---------- Trecho exibido ----------

A denúncia por corrupção de menores se dá porque há provas de que o grupo aliciou uma adolescente de 16 anos, para que a jovem executasse o tráfico e fizesse depósitos bancários.

O promotor de Justiça Marcelo Tubino ressalta a importância do trabalho desenvolvido em parceria com a Promotoria de Justiça do Alto Petrópolis e com a Polícia Civil – que tem apresentado boas investigações nessa área – e salienta que, vive-se, atualmente, com uma violência muito explícita em nossa sociedade, fragilizando o cidadão.

“Temos gerações que tiveram de se privar de andar tranquilamente nas ruas. O MP, dentro daquilo de seu alcance, ciente da complexidade do problema, mediante investigações de lavagem e organização criminosa, vem apostando na descapitalização do criminoso, que o impulsiona à sequência de crimes, tentando melhorar esse quadro. Temos de mostrar ao criminoso que realmente o crime não pode compensar, privando-o da liberdade, mas, especialmente, afastando daquilo que ele sempre perseguiu: o lucro e a vantagem econômica”, conclui Tubino que salientou, também, a sensibilidade do poder judiciário na rapidez do exame dos pedidos cautelares e o trabalho em conjunto com os demais órgãos encarregados da persecução penal.

---------- Dados em estudo ----------

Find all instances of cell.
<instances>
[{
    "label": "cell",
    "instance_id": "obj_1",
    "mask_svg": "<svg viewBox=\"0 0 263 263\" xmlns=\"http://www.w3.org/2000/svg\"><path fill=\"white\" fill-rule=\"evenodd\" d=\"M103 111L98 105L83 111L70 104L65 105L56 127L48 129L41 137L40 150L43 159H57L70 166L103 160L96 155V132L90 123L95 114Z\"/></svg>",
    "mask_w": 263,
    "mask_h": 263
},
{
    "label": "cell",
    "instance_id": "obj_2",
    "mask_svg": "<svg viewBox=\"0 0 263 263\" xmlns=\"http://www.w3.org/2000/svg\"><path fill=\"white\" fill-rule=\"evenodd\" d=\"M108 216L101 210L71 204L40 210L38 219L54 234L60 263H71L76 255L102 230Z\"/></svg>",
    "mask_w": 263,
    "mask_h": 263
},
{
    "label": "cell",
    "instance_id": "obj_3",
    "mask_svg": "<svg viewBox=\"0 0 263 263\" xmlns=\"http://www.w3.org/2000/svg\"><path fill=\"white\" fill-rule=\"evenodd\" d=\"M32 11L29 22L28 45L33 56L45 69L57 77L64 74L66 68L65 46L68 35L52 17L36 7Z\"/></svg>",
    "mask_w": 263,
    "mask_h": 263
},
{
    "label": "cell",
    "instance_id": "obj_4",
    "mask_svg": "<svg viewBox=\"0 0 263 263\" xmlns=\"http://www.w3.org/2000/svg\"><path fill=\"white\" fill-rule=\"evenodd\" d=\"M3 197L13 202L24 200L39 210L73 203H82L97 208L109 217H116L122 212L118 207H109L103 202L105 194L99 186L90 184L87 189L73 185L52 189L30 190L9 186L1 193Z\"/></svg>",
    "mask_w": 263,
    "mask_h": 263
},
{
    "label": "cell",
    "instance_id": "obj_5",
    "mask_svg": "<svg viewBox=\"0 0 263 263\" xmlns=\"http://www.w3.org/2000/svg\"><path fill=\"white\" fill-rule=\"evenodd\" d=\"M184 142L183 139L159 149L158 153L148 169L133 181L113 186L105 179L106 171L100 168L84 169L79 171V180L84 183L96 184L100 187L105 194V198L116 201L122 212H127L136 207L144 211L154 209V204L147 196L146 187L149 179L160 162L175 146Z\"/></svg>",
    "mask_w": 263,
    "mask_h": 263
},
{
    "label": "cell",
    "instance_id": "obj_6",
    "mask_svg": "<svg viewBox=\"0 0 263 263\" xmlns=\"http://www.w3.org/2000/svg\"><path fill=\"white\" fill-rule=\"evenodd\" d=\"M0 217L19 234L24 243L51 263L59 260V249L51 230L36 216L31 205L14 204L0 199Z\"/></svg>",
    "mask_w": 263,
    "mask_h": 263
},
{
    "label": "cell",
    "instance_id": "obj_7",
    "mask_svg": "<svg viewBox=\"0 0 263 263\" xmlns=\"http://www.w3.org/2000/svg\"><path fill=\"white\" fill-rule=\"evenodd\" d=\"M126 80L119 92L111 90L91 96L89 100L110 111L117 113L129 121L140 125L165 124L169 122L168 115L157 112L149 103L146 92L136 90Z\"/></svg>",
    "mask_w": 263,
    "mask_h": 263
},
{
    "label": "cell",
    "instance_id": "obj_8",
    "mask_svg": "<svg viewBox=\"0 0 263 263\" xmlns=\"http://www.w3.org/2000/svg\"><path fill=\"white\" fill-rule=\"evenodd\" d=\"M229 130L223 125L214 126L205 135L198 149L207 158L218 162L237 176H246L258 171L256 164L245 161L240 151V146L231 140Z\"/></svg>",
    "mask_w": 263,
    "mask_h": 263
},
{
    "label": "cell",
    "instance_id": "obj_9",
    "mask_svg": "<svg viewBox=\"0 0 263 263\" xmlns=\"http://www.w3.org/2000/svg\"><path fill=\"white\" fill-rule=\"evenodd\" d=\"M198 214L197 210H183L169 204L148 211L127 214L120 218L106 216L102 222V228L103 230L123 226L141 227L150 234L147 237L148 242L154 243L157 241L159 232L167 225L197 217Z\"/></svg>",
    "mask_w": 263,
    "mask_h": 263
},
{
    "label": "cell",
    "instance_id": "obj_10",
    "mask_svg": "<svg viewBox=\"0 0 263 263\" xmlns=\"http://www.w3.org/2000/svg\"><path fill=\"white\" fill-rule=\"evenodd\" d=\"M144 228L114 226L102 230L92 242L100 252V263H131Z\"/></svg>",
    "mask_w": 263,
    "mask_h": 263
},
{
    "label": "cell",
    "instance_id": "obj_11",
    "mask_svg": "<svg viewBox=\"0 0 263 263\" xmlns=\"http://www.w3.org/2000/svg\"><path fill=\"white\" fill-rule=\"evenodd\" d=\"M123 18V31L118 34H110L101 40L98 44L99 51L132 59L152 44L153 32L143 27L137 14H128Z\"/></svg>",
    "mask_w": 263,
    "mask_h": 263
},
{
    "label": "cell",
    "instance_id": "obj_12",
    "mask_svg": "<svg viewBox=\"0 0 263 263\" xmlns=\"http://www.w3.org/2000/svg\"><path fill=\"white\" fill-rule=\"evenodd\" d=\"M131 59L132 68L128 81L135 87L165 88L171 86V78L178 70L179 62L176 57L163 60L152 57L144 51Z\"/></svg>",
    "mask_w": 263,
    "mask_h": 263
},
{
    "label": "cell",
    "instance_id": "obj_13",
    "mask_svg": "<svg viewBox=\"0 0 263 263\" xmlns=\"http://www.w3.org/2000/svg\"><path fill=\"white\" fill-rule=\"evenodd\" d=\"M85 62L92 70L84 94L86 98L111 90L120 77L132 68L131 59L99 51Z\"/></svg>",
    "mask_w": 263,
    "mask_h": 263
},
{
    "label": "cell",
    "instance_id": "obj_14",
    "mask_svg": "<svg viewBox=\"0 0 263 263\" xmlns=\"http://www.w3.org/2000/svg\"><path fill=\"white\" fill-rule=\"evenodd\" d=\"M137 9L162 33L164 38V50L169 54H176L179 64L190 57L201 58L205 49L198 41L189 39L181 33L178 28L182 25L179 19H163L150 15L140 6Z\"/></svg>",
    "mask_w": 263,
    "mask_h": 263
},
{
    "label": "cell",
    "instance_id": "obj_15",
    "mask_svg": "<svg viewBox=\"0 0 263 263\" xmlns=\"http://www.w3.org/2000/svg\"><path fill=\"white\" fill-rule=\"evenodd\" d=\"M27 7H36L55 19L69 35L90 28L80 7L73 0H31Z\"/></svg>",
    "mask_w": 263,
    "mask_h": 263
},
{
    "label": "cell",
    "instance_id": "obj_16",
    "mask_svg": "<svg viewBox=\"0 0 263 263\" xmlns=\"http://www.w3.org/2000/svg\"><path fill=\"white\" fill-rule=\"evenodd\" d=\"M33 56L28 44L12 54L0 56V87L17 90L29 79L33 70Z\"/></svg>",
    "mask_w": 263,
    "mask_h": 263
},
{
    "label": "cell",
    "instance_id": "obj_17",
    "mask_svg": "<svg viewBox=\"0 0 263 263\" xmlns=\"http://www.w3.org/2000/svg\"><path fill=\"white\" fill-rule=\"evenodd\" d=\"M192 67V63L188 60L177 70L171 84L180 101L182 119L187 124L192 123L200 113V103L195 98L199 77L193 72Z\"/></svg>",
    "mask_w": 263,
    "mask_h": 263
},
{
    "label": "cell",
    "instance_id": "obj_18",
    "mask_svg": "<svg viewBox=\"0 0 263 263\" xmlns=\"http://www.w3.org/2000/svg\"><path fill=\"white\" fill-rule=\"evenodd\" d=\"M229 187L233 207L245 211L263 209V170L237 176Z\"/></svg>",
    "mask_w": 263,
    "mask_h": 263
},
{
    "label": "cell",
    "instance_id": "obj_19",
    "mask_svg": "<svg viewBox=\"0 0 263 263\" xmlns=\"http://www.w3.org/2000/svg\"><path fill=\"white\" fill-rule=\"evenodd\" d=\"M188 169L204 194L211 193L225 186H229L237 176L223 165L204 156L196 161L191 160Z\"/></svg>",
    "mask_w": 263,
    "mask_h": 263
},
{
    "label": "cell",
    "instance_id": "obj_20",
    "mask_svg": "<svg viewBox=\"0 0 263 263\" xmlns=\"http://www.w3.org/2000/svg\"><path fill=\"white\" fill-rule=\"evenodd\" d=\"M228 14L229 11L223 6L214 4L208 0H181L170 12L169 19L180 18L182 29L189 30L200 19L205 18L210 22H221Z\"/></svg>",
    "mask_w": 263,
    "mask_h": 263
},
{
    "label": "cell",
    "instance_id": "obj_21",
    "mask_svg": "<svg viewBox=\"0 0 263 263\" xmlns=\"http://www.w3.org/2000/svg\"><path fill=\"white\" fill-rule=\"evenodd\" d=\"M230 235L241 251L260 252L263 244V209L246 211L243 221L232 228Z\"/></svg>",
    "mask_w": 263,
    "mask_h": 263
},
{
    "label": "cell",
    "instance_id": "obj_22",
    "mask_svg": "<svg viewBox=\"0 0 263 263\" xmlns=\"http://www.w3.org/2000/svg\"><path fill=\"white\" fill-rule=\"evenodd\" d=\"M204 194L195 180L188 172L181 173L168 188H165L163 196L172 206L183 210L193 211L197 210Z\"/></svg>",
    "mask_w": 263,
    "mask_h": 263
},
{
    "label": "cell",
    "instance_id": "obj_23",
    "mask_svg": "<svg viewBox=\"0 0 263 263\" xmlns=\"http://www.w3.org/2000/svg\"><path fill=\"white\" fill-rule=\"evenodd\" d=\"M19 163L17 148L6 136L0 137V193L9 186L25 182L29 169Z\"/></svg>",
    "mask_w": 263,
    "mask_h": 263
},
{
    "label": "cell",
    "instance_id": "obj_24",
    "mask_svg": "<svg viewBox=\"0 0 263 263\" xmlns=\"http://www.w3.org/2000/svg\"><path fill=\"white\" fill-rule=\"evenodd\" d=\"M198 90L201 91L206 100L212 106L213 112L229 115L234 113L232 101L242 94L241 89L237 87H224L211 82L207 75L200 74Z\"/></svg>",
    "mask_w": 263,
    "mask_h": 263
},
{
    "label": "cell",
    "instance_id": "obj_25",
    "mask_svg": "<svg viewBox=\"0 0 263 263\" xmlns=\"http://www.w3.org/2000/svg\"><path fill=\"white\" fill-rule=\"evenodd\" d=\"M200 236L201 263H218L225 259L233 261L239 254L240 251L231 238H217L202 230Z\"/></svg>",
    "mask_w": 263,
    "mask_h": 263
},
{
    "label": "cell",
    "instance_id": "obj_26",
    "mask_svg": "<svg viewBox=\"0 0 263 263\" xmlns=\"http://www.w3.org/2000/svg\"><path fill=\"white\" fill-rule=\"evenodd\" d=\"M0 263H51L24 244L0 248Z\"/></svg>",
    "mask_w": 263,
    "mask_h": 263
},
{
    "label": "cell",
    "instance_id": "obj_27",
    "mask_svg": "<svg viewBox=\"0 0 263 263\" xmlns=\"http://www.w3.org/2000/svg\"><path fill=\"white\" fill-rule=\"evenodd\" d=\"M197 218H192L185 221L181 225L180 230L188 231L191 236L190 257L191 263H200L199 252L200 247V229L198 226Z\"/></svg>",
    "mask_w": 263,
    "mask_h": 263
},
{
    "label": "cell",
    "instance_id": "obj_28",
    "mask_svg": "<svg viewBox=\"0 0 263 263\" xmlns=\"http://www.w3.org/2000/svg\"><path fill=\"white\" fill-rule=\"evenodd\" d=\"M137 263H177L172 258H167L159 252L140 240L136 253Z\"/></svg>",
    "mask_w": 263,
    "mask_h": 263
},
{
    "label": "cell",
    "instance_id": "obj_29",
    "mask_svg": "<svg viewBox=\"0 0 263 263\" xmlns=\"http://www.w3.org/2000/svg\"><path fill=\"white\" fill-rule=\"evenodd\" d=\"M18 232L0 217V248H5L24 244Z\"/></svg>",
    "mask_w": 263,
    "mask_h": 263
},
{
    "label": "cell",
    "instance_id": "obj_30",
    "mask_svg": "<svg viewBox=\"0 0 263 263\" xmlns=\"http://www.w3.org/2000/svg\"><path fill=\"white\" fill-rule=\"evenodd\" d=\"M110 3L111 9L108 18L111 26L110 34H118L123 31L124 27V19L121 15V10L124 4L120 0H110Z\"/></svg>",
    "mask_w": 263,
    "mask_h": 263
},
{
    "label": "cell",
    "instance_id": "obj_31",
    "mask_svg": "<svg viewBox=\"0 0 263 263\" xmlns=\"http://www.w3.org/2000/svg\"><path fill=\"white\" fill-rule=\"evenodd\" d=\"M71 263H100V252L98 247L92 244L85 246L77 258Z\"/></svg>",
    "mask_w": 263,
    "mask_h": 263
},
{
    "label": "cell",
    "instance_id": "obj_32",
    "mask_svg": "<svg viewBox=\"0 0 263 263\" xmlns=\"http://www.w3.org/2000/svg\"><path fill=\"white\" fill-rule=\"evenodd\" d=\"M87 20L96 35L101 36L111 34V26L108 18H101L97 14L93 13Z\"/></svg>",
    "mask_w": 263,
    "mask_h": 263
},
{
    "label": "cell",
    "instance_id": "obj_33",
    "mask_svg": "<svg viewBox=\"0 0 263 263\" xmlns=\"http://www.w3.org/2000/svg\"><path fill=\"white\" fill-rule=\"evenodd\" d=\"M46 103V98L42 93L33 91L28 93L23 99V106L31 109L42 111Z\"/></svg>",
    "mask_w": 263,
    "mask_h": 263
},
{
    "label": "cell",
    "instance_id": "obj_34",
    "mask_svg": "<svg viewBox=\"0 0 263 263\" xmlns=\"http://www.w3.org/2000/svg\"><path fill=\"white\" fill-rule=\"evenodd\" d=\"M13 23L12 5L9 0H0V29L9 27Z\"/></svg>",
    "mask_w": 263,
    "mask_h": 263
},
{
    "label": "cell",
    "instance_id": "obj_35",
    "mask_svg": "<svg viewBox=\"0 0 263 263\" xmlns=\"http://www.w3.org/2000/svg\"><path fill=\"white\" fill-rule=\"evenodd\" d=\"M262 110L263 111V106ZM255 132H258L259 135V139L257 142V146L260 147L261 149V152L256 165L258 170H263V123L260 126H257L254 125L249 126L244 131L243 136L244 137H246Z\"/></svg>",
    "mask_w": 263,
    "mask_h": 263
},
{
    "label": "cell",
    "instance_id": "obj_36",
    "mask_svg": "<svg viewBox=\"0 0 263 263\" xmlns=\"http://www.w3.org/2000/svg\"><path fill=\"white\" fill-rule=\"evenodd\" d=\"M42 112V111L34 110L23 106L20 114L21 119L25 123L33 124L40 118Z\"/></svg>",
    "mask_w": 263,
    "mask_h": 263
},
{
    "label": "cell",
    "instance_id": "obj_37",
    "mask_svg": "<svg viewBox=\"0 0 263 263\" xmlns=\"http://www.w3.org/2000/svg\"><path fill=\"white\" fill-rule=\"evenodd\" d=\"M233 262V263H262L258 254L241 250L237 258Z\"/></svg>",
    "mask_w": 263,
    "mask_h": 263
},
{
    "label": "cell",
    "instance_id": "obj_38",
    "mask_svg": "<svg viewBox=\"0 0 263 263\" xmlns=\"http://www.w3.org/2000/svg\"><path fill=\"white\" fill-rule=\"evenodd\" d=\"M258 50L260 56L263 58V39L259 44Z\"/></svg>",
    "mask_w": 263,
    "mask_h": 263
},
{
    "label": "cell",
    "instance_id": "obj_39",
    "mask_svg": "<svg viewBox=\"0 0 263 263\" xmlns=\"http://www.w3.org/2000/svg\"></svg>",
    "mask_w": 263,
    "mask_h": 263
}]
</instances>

----------

> **Ordem de trabalho 1**
Que idade tinha a adolescente aliciada pelo grupo, segundo o trecho exibido?
> **Ordem de trabalho 2**
Transcreva do trecho exibido tudo o que vai de "A denúncia por" até "fragilizando o cidadão.".

> **Resposta escrita 1**
A adolescente tinha 16 anos.

> **Resposta escrita 2**
A denúncia por corrupção de menores se dá porque há provas de que o grupo aliciou uma adolescente de 16 anos, para que a jovem executasse o tráfico e fizesse depósitos bancários.

O promotor de Justiça Marcelo Tubino ressalta a importância do trabalho desenvolvido em parceria com a Promotoria de Justiça do Alto Petrópolis e com a Polícia Civil – que tem apresentado boas investigações nessa área – e salienta que, vive-se, atualmente, com uma violência muito explícita em nossa sociedade, fragilizando o cidadão.